The CIC also filed a complaint with the Ontario Human Rights Commission. The Ontario Federation of Labour, with its 700,000 members, to put pressure on all relevant parties, including Macleans' parent company, in support of the CIC complaint. The Ontario Human Rights Commission ruled that it did not have the jurisdiction to hear the complaint. The British Columbia Human Rights Tribunal heard the complaint in June 2008 and issued a ruling on October 10, 2008 dismissing the complaint. The Canadian Human Rights Commission dismissed the federal complaint on June 26, 2008 without referring the matter to a tribunal.
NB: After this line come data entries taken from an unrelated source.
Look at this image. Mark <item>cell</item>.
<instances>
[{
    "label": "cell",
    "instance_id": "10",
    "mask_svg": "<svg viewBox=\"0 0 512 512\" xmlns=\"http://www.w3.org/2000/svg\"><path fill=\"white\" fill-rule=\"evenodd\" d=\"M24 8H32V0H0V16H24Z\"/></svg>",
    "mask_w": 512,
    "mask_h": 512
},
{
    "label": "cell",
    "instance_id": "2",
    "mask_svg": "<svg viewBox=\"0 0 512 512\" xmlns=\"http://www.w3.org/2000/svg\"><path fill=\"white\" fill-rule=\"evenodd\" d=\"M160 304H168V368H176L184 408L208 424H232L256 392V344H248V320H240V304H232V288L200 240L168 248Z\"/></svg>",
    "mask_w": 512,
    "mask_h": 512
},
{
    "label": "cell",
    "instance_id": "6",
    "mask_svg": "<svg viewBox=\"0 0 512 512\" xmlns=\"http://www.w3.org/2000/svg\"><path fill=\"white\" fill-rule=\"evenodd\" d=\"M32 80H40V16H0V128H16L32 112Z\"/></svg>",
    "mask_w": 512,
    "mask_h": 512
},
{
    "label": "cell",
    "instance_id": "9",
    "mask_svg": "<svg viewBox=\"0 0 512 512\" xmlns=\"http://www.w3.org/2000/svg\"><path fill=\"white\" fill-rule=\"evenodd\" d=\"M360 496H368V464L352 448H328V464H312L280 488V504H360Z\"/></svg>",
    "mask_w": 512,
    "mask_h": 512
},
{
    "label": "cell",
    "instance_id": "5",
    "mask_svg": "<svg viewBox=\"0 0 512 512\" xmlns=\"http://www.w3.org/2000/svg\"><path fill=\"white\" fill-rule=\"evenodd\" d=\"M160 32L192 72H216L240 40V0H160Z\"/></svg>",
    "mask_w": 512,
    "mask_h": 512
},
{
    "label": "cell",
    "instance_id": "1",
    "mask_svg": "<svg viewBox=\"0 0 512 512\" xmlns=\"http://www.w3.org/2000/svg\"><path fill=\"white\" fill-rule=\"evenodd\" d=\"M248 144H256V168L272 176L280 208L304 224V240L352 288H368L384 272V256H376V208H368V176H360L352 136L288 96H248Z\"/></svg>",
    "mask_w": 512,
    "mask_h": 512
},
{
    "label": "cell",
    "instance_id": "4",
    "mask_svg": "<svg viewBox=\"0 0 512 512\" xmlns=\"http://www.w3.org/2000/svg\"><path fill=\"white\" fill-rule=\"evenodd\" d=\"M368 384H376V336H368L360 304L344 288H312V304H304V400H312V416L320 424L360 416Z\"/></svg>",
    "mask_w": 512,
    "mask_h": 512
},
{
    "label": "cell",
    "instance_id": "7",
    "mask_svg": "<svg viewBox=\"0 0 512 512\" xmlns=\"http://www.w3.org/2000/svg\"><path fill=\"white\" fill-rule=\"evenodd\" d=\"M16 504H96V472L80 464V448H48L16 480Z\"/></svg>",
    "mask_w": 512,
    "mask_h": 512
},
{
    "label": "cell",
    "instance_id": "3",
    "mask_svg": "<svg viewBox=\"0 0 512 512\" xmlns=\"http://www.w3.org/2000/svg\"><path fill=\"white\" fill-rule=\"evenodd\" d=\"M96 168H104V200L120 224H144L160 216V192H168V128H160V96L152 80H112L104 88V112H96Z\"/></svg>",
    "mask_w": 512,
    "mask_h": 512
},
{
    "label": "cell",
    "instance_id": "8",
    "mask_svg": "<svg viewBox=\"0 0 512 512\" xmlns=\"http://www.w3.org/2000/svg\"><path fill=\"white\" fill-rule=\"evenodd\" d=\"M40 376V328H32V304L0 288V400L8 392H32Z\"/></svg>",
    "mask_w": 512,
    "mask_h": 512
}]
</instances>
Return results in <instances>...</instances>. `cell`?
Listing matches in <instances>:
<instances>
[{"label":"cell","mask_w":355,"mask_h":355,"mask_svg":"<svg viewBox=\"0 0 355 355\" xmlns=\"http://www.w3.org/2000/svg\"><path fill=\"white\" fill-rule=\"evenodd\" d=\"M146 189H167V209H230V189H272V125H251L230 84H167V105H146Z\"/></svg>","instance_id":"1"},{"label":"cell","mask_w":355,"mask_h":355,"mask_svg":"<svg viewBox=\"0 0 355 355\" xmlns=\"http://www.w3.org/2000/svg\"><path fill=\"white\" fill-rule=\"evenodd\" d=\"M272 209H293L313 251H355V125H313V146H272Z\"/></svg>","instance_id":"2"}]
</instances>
The case has been cited as a motivating factor in the repeal of Section 13 of the Canadian Human Rights Act.

America Alone

The title of Steyn's 2007 book echoes that of the best-selling Cambridge University Press scholarly 2005 publication by American Studies in the Department of Politics and International Studies' director, Stefan Halper, and Daniel Jonathan Clarke, entitled, America Alone: The Neo-Conservatives and the Global Order which is also set in the context of the War on Terror. Halper and Clarke trace the early rise to prominence and influence of a small group of "radical intellectuals"—the neoconservatives. The authors described how the neoconservatives succeeded in changing the global order by gaining control over American national security policy during the War on Terror. They persuaded then-President George W. Bush to abandon the bi-partisan diplomatic approach that had been used successfully against the Soviet threat since the 1950s, and to replace the consensus-driven approach with a neo-conservative foreign policy that promoted military confrontation and 'nation-building'.